GERMAN CHANCELLOR Angela Merkel has pinned her political future on transforming the crisis-wracked European Union into a full economic and political union.
Addressing the annual conference of her Christian Democratic Union (CDU) in Leipzig yesterday, the German leader described the challenge facing the Continent as “the task for our generation”.
Standing before a backdrop with the slogan “For Europe. For Germany” – a reversal of the normal order of things in Germany politics – Dr Merkel reminded delegates that these are far but normal times in Europe.
“The task of our generation now is to complete the economic and currency union in Europe and, step by step, create a political union,” she said. “It’s time for a breakthrough to a new Europe and it’s time to think beyond day to day, towards a permanent solution.”
The German leader repeated her rejection of euro bonds and insisted Germany’s social market economic model – with its culture of market oversight and low debt – was a solution to the crisis.
Dr Merkel offered little new detail on her euro zone strategy. Instead she focused on bringing to heel euro doubters in her own ranks with a general demand for party backing in the crisis.
Delegates seemed to like what they heard. They gave Dr Merkel a six-minute standing ovation for a speech that drew a red line from the postwar challenges faced by party founder Konrad Adenauer through Helmut Kohl’s European unification legacy to this EU crisis – “perhaps Europe’s most difficult hour since the second World War”.

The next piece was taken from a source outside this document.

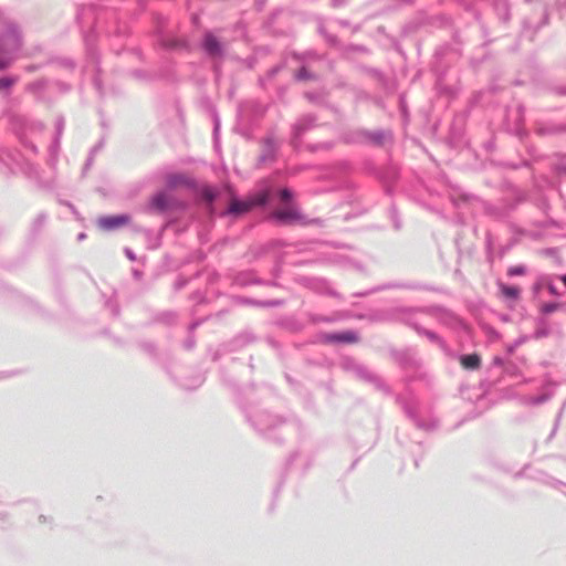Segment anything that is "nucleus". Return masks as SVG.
Masks as SVG:
<instances>
[{"label": "nucleus", "mask_w": 566, "mask_h": 566, "mask_svg": "<svg viewBox=\"0 0 566 566\" xmlns=\"http://www.w3.org/2000/svg\"><path fill=\"white\" fill-rule=\"evenodd\" d=\"M332 340L335 342H344V343H354L357 340V337L353 333H344L338 335L331 336Z\"/></svg>", "instance_id": "9"}, {"label": "nucleus", "mask_w": 566, "mask_h": 566, "mask_svg": "<svg viewBox=\"0 0 566 566\" xmlns=\"http://www.w3.org/2000/svg\"><path fill=\"white\" fill-rule=\"evenodd\" d=\"M460 361L465 369H476L481 364V359L476 354L464 355Z\"/></svg>", "instance_id": "7"}, {"label": "nucleus", "mask_w": 566, "mask_h": 566, "mask_svg": "<svg viewBox=\"0 0 566 566\" xmlns=\"http://www.w3.org/2000/svg\"><path fill=\"white\" fill-rule=\"evenodd\" d=\"M166 187L168 189H181L193 187L192 179L185 174H168L165 177Z\"/></svg>", "instance_id": "3"}, {"label": "nucleus", "mask_w": 566, "mask_h": 566, "mask_svg": "<svg viewBox=\"0 0 566 566\" xmlns=\"http://www.w3.org/2000/svg\"><path fill=\"white\" fill-rule=\"evenodd\" d=\"M562 281H563L564 285L566 286V275H564V276L562 277Z\"/></svg>", "instance_id": "14"}, {"label": "nucleus", "mask_w": 566, "mask_h": 566, "mask_svg": "<svg viewBox=\"0 0 566 566\" xmlns=\"http://www.w3.org/2000/svg\"><path fill=\"white\" fill-rule=\"evenodd\" d=\"M9 85H10V81L9 80H6V78L0 80V88L9 86Z\"/></svg>", "instance_id": "13"}, {"label": "nucleus", "mask_w": 566, "mask_h": 566, "mask_svg": "<svg viewBox=\"0 0 566 566\" xmlns=\"http://www.w3.org/2000/svg\"><path fill=\"white\" fill-rule=\"evenodd\" d=\"M556 307H557V306H556L555 304H548V305H545V306H544V311H545L546 313H551V312H554V311L556 310Z\"/></svg>", "instance_id": "12"}, {"label": "nucleus", "mask_w": 566, "mask_h": 566, "mask_svg": "<svg viewBox=\"0 0 566 566\" xmlns=\"http://www.w3.org/2000/svg\"><path fill=\"white\" fill-rule=\"evenodd\" d=\"M203 45L209 54L213 56L221 54V45L212 34L206 35Z\"/></svg>", "instance_id": "6"}, {"label": "nucleus", "mask_w": 566, "mask_h": 566, "mask_svg": "<svg viewBox=\"0 0 566 566\" xmlns=\"http://www.w3.org/2000/svg\"><path fill=\"white\" fill-rule=\"evenodd\" d=\"M168 196L164 192H158L151 198L149 207L155 211L163 212L168 208Z\"/></svg>", "instance_id": "5"}, {"label": "nucleus", "mask_w": 566, "mask_h": 566, "mask_svg": "<svg viewBox=\"0 0 566 566\" xmlns=\"http://www.w3.org/2000/svg\"><path fill=\"white\" fill-rule=\"evenodd\" d=\"M266 199L268 195L265 192H260L254 197L243 201L233 199L230 203L229 212L235 214L248 212L253 207L264 205Z\"/></svg>", "instance_id": "1"}, {"label": "nucleus", "mask_w": 566, "mask_h": 566, "mask_svg": "<svg viewBox=\"0 0 566 566\" xmlns=\"http://www.w3.org/2000/svg\"><path fill=\"white\" fill-rule=\"evenodd\" d=\"M273 217L284 224L300 223L303 220L302 214L293 207L279 209L273 213Z\"/></svg>", "instance_id": "4"}, {"label": "nucleus", "mask_w": 566, "mask_h": 566, "mask_svg": "<svg viewBox=\"0 0 566 566\" xmlns=\"http://www.w3.org/2000/svg\"><path fill=\"white\" fill-rule=\"evenodd\" d=\"M524 273H525V268L523 265L511 266L507 270V275H510V276L523 275Z\"/></svg>", "instance_id": "10"}, {"label": "nucleus", "mask_w": 566, "mask_h": 566, "mask_svg": "<svg viewBox=\"0 0 566 566\" xmlns=\"http://www.w3.org/2000/svg\"><path fill=\"white\" fill-rule=\"evenodd\" d=\"M502 294L507 298H517L520 296V289L516 286H510L505 284L500 285Z\"/></svg>", "instance_id": "8"}, {"label": "nucleus", "mask_w": 566, "mask_h": 566, "mask_svg": "<svg viewBox=\"0 0 566 566\" xmlns=\"http://www.w3.org/2000/svg\"><path fill=\"white\" fill-rule=\"evenodd\" d=\"M280 195L282 200H289L291 198V193L286 189L282 190Z\"/></svg>", "instance_id": "11"}, {"label": "nucleus", "mask_w": 566, "mask_h": 566, "mask_svg": "<svg viewBox=\"0 0 566 566\" xmlns=\"http://www.w3.org/2000/svg\"><path fill=\"white\" fill-rule=\"evenodd\" d=\"M130 222V216L117 214V216H103L97 219V226L99 229L105 231H112L123 228Z\"/></svg>", "instance_id": "2"}]
</instances>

The euro zone crisis provided an opportunity for change, she said, and already created a “new European domestic politics” and provided an opportunity to complete European integration.
Again and again she rejected the most common complaint by rank and file CDU members that, under her leadership, their party has lost its conservative compass.
In just 12 months Dr Merkel has shattered three decades-old CDU taboos: ending nuclear energy and conscription while backing a limited minimum wage.
Analysts suggest the move is an attempt to ready her party for a second grand coalition with the opposition Social Democrats (SPD).
It fell to her defence minister Thomas de Maiziere, often mentioned as a possible future chancellor, to soothe conservative souls in the Merkel-era CDU.
Quoting the ecumenical Mass hymn that opened the conference, he said: “Dare to go new ways, walk into a new age.”